Proponents of corporal punishment usually dispel their fears and complexes in children or seriously believe that spanking is beneficial for upbringing, making the child brave and strong. In reality, everything is reversed: corporal punishment causes the greatest psychological, emotional, and physical harm.

Sexual violence

Susan Forward characterizes incest as “an emotionally destructive betrayal of trust between a child and a parent, an act of utter perversion”. Small victims are in the full power of the aggressor, they have nowhere to go and no one can ask for help.

90% of children who survive sexual abuse don't tell anyone about it.

How does the influence manifest itself

  • The child feels helpless and desperate because a cry for help can be fraught with new outbursts of anger and punishments.
    Example: “I didn't tell anyone until I was of legal age that my mother was beating me. Because she knew: nobody will believe. I explained the bruising on my legs and arms by the fact that I enjoy running and jumping. "
  • Children begin to hate themselves, their emotions are a constant anger and fantasies about revenge.
    Example: “I couldn't admit myself for a long time, but when I was growing up I wanted to strangle my father while he slept. He hit my mother, my younger sister. I'm glad he was imprisoned. "
  • Sexual violence does not always mean contact with the child's body, but it is no less destructive. Children feel guilty about what happened. They are ashamed, they are afraid to tell someone what happened.
    Example: “I was the quietest student in the class, I was afraid my father would be called to school, the secret would be revealed.
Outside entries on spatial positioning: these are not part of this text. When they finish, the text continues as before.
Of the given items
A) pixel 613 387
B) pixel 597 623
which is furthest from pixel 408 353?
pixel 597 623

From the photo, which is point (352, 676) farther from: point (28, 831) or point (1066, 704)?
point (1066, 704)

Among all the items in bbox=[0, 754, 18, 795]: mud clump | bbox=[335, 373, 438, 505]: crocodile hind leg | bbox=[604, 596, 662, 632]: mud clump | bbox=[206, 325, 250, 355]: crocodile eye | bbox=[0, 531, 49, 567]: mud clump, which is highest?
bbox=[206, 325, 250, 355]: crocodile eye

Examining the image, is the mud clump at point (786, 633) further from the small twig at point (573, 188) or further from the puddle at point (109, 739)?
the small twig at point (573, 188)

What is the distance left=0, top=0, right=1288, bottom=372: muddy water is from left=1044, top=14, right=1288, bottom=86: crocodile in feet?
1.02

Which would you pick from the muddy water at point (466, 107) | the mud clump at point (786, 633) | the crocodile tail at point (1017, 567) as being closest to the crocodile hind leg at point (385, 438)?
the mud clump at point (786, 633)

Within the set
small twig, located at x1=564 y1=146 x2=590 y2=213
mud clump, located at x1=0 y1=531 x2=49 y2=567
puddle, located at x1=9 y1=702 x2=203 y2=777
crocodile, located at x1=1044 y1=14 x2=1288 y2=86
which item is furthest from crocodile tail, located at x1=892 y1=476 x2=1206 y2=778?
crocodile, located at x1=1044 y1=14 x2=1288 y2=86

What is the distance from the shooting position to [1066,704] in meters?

He intimidated me: he always said that when this happens everyone will think I'm crazy, they'll send me to a psychiatric hospital. "
  • Children keep the pain inside so as not to ruin the family.
    Example: “I've seen my mother like stepfather a lot. Once I tried to tell her that he treated me as "adult". But she burst into tears so much that I dared not speak about it anymore. "
  • A person who experienced violence in their childhood often leads a double life. He feels disgusting, but pretends to be a successful, self-sufficient person. He cannot establish a normal relationship, he considers himself unworthy of love. It is a wound that goes on for a very long time.
    Example: “I always thought I was 'dirty' because of what my father did to me as a kid. To go to the first appointment, I decided after 30 years when I went through several courses in psychotherapy. "

What to do

The only way to escape a rapist is to distance yourself, to run away. Do not join yourself, but seek help from relatives and friends you can trust, seek help from psychologists and the police.

How to behave with toxic parents

1. Accept this fact. And understand that there is little you can do to change your parents. But you and your approach to life - yes.

2. Remember, their toxicity is not your fault. They are not responsible for the way they behave.

3. Communication with them is unlikely to be any different, so keep them to a minimum. Start the conversation knowing in advance that it may be uncomfortable for you.

4. If you are forced to live with them, find a way to blow off steam. Go to fitness training. Keep a journal, describing not only bad events, but also positive moments in order to support yourself. Read more literature on poisonous people.

5. Don't make excuses for the parents' actions. Your wellbeing should be a priority.